Chairman Kahn calls these losses "partial victories". Putting aside whether spending finite Agency and Court resources on lost causes, or distracting her key staff from their primary mission was a wise strategy to begin with, she nonetheless declares the losses a victory because she claims they have disclosed the inability of the current statutory framework under which she operates, and the current jurisprudence and economics of antitrust, to grapple with the internet age. In other words, "has no one at all read my brilliant paper?".


Parsing all of that, it would seem her victory from losses will be if Congress gives her new powers and statutes that will give life to her "novel concepts and theories". I am interested in following this, if for no other reason, to find out how it all turns out. I predict very badly, but we shall see.


I am reminded of something the late and great educator and basketball player and Coach John Wooden said which was "don't mistake activity for achievement". On that note, I am reminded of the similar competition crusade undertaken by Canada's Chairman of the Competition Bureau.
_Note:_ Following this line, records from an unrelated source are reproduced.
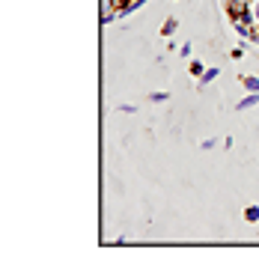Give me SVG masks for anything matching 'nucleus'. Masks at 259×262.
Segmentation results:
<instances>
[{
    "label": "nucleus",
    "instance_id": "11",
    "mask_svg": "<svg viewBox=\"0 0 259 262\" xmlns=\"http://www.w3.org/2000/svg\"><path fill=\"white\" fill-rule=\"evenodd\" d=\"M191 51H194V45H191V42H182V48H179V57H191Z\"/></svg>",
    "mask_w": 259,
    "mask_h": 262
},
{
    "label": "nucleus",
    "instance_id": "14",
    "mask_svg": "<svg viewBox=\"0 0 259 262\" xmlns=\"http://www.w3.org/2000/svg\"><path fill=\"white\" fill-rule=\"evenodd\" d=\"M250 12H253V18H256V24H259V0H250Z\"/></svg>",
    "mask_w": 259,
    "mask_h": 262
},
{
    "label": "nucleus",
    "instance_id": "6",
    "mask_svg": "<svg viewBox=\"0 0 259 262\" xmlns=\"http://www.w3.org/2000/svg\"><path fill=\"white\" fill-rule=\"evenodd\" d=\"M242 83L247 86V93H259V78H256V75H244Z\"/></svg>",
    "mask_w": 259,
    "mask_h": 262
},
{
    "label": "nucleus",
    "instance_id": "4",
    "mask_svg": "<svg viewBox=\"0 0 259 262\" xmlns=\"http://www.w3.org/2000/svg\"><path fill=\"white\" fill-rule=\"evenodd\" d=\"M143 3H146V0H122V6H119V18H122V15H131V12H137Z\"/></svg>",
    "mask_w": 259,
    "mask_h": 262
},
{
    "label": "nucleus",
    "instance_id": "3",
    "mask_svg": "<svg viewBox=\"0 0 259 262\" xmlns=\"http://www.w3.org/2000/svg\"><path fill=\"white\" fill-rule=\"evenodd\" d=\"M256 104H259V93H247V98H242V101L235 104V111L244 114V111H250V107H256Z\"/></svg>",
    "mask_w": 259,
    "mask_h": 262
},
{
    "label": "nucleus",
    "instance_id": "12",
    "mask_svg": "<svg viewBox=\"0 0 259 262\" xmlns=\"http://www.w3.org/2000/svg\"><path fill=\"white\" fill-rule=\"evenodd\" d=\"M203 72H206V69H203V63H200V60H194V63H191V75H197V78H200Z\"/></svg>",
    "mask_w": 259,
    "mask_h": 262
},
{
    "label": "nucleus",
    "instance_id": "5",
    "mask_svg": "<svg viewBox=\"0 0 259 262\" xmlns=\"http://www.w3.org/2000/svg\"><path fill=\"white\" fill-rule=\"evenodd\" d=\"M244 9H250V0H227V12L229 15H239Z\"/></svg>",
    "mask_w": 259,
    "mask_h": 262
},
{
    "label": "nucleus",
    "instance_id": "2",
    "mask_svg": "<svg viewBox=\"0 0 259 262\" xmlns=\"http://www.w3.org/2000/svg\"><path fill=\"white\" fill-rule=\"evenodd\" d=\"M116 3H119V0H101V24H104V27L119 18V6H116Z\"/></svg>",
    "mask_w": 259,
    "mask_h": 262
},
{
    "label": "nucleus",
    "instance_id": "15",
    "mask_svg": "<svg viewBox=\"0 0 259 262\" xmlns=\"http://www.w3.org/2000/svg\"><path fill=\"white\" fill-rule=\"evenodd\" d=\"M253 45H259V27H256V36H253Z\"/></svg>",
    "mask_w": 259,
    "mask_h": 262
},
{
    "label": "nucleus",
    "instance_id": "7",
    "mask_svg": "<svg viewBox=\"0 0 259 262\" xmlns=\"http://www.w3.org/2000/svg\"><path fill=\"white\" fill-rule=\"evenodd\" d=\"M218 75H221V69H206V72L200 75V86H206V83H211L214 78H218Z\"/></svg>",
    "mask_w": 259,
    "mask_h": 262
},
{
    "label": "nucleus",
    "instance_id": "13",
    "mask_svg": "<svg viewBox=\"0 0 259 262\" xmlns=\"http://www.w3.org/2000/svg\"><path fill=\"white\" fill-rule=\"evenodd\" d=\"M200 146H203V149H214V146H218V140H214V137H206Z\"/></svg>",
    "mask_w": 259,
    "mask_h": 262
},
{
    "label": "nucleus",
    "instance_id": "8",
    "mask_svg": "<svg viewBox=\"0 0 259 262\" xmlns=\"http://www.w3.org/2000/svg\"><path fill=\"white\" fill-rule=\"evenodd\" d=\"M176 30H179V21H176V18H167V21H164V27H161V33L167 36V39H170V36H173Z\"/></svg>",
    "mask_w": 259,
    "mask_h": 262
},
{
    "label": "nucleus",
    "instance_id": "1",
    "mask_svg": "<svg viewBox=\"0 0 259 262\" xmlns=\"http://www.w3.org/2000/svg\"><path fill=\"white\" fill-rule=\"evenodd\" d=\"M229 21H232V27H235V33L242 36L244 42L250 39L253 42V36H256V18H253V12L250 9H244V12H239V15H229Z\"/></svg>",
    "mask_w": 259,
    "mask_h": 262
},
{
    "label": "nucleus",
    "instance_id": "9",
    "mask_svg": "<svg viewBox=\"0 0 259 262\" xmlns=\"http://www.w3.org/2000/svg\"><path fill=\"white\" fill-rule=\"evenodd\" d=\"M244 221H247V224H256L259 221V206H247V209H244Z\"/></svg>",
    "mask_w": 259,
    "mask_h": 262
},
{
    "label": "nucleus",
    "instance_id": "10",
    "mask_svg": "<svg viewBox=\"0 0 259 262\" xmlns=\"http://www.w3.org/2000/svg\"><path fill=\"white\" fill-rule=\"evenodd\" d=\"M167 98H170V93L158 90V93H152V96H149V101H152V104H161V101H167Z\"/></svg>",
    "mask_w": 259,
    "mask_h": 262
}]
</instances>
He too has aggressively prosecuted cases and embarrassingly lost a number of them. He has lobbied heavily to secure expanded powers as a result. The Bureau has been ordered to pay one of the biggest cost claims in history because of the loss sustained in an effort to block, delay and frustrate the acquisition of Shaw Communications by Rogers Communications. His bewildering and quixotic quest ended in January of 2024. He vowed however that "We will never compromise in our efforts to protect and promote competition for the benefit of Canadians". A lot of activity, a lot of losing, but hey, a "partial victory" I guess because he got some new powers to conduct his overreach. Stay tuned in the coming months and years to see how all of this plays out.
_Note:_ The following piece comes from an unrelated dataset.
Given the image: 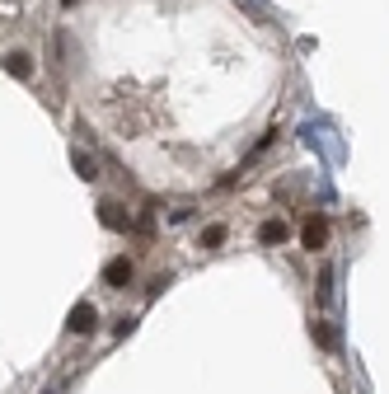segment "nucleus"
<instances>
[{"instance_id":"obj_1","label":"nucleus","mask_w":389,"mask_h":394,"mask_svg":"<svg viewBox=\"0 0 389 394\" xmlns=\"http://www.w3.org/2000/svg\"><path fill=\"white\" fill-rule=\"evenodd\" d=\"M94 324H99V310H94L89 301H80L76 310H71V319H66L71 333H94Z\"/></svg>"},{"instance_id":"obj_2","label":"nucleus","mask_w":389,"mask_h":394,"mask_svg":"<svg viewBox=\"0 0 389 394\" xmlns=\"http://www.w3.org/2000/svg\"><path fill=\"white\" fill-rule=\"evenodd\" d=\"M286 235H291V225L281 221V216H272V221L258 225V244H267V249H272V244H286Z\"/></svg>"},{"instance_id":"obj_3","label":"nucleus","mask_w":389,"mask_h":394,"mask_svg":"<svg viewBox=\"0 0 389 394\" xmlns=\"http://www.w3.org/2000/svg\"><path fill=\"white\" fill-rule=\"evenodd\" d=\"M301 239H305V249H323L328 244V221H323V216H310L305 230H301Z\"/></svg>"},{"instance_id":"obj_4","label":"nucleus","mask_w":389,"mask_h":394,"mask_svg":"<svg viewBox=\"0 0 389 394\" xmlns=\"http://www.w3.org/2000/svg\"><path fill=\"white\" fill-rule=\"evenodd\" d=\"M103 281H108L113 291H123L127 281H132V259H113L108 268H103Z\"/></svg>"},{"instance_id":"obj_5","label":"nucleus","mask_w":389,"mask_h":394,"mask_svg":"<svg viewBox=\"0 0 389 394\" xmlns=\"http://www.w3.org/2000/svg\"><path fill=\"white\" fill-rule=\"evenodd\" d=\"M99 221L108 225V230H127V225H132V212H123V202H103Z\"/></svg>"},{"instance_id":"obj_6","label":"nucleus","mask_w":389,"mask_h":394,"mask_svg":"<svg viewBox=\"0 0 389 394\" xmlns=\"http://www.w3.org/2000/svg\"><path fill=\"white\" fill-rule=\"evenodd\" d=\"M5 71L19 76V80H28V76H33V56H28V52H10V56H5Z\"/></svg>"},{"instance_id":"obj_7","label":"nucleus","mask_w":389,"mask_h":394,"mask_svg":"<svg viewBox=\"0 0 389 394\" xmlns=\"http://www.w3.org/2000/svg\"><path fill=\"white\" fill-rule=\"evenodd\" d=\"M71 165H76L80 179H99V165H94V160H89L85 150H76V155H71Z\"/></svg>"},{"instance_id":"obj_8","label":"nucleus","mask_w":389,"mask_h":394,"mask_svg":"<svg viewBox=\"0 0 389 394\" xmlns=\"http://www.w3.org/2000/svg\"><path fill=\"white\" fill-rule=\"evenodd\" d=\"M225 244V225H207L202 230V249H221Z\"/></svg>"},{"instance_id":"obj_9","label":"nucleus","mask_w":389,"mask_h":394,"mask_svg":"<svg viewBox=\"0 0 389 394\" xmlns=\"http://www.w3.org/2000/svg\"><path fill=\"white\" fill-rule=\"evenodd\" d=\"M314 338H319L323 348H333V343H338V338H333V328H328V324H314Z\"/></svg>"},{"instance_id":"obj_10","label":"nucleus","mask_w":389,"mask_h":394,"mask_svg":"<svg viewBox=\"0 0 389 394\" xmlns=\"http://www.w3.org/2000/svg\"><path fill=\"white\" fill-rule=\"evenodd\" d=\"M66 5H76V0H66Z\"/></svg>"}]
</instances>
So, enough about that. Let's flip to a couple of recent decisions of the Canadian Radio-television and Telecommunications Commission (CRTC). First, we have an amended roadmap posted to the CRTC's web site but never announced which definitely would lead one to believe there has been lots of activity, albeit no achievement given the whole series of consultations and "engagements" will now be delayed by at least a year and not lead to a conclusion until 2026 at the earliest. So much for transparency and achievement in updating its woefully unsuitable frameworks.


Meanwhile as we wait for them to grapple with the internet age (said with some hope, but little faith) the CRTC granted relief to two broadcasters - CFCM-DT a television station in Québec City owned by Québecor Média Inc. and Corus Entertainment Inc, the largest independent provider of programming in Canada. Quebecor's application was filed almost a year ago and Corus' was eight months ago. These two broadcasters were granted relief but others were not. The CRTC seems to have granted relief to these two because of threats made by Quebecor about the ongoing viability of the station as is and the evident dire financial situation at Corus which is not good. In the face of an acknowledged failure of the framework to grapple with the internet age, which should but won't, call into question the usefulness of the framework at all, the CRTC has once again failed to address a systemic failure and instead engaged in some very late activity, but precious little achievement.


At least one of the reasons for delaying relief to others appears to be the CRTC's belief that there are near mythical advantages to ownership groups that are vertically integrated. There aren't really but the CRTC gives it a whirly anyway. Where it all falls apart however, is that Québecor Média is vertically integrated too. So, if the benefits of being vertically integrated are so salutary then why give Québecor relief but not BCE and Rogers? You may have to wait awhile for the answer to that puzzler says the CRTC.


So the commonality in all of this is that apparently the new age strategy is to engage in a lot of activity but not a lot of achievement and to proclaim partial victories and pretend we're winning while losing.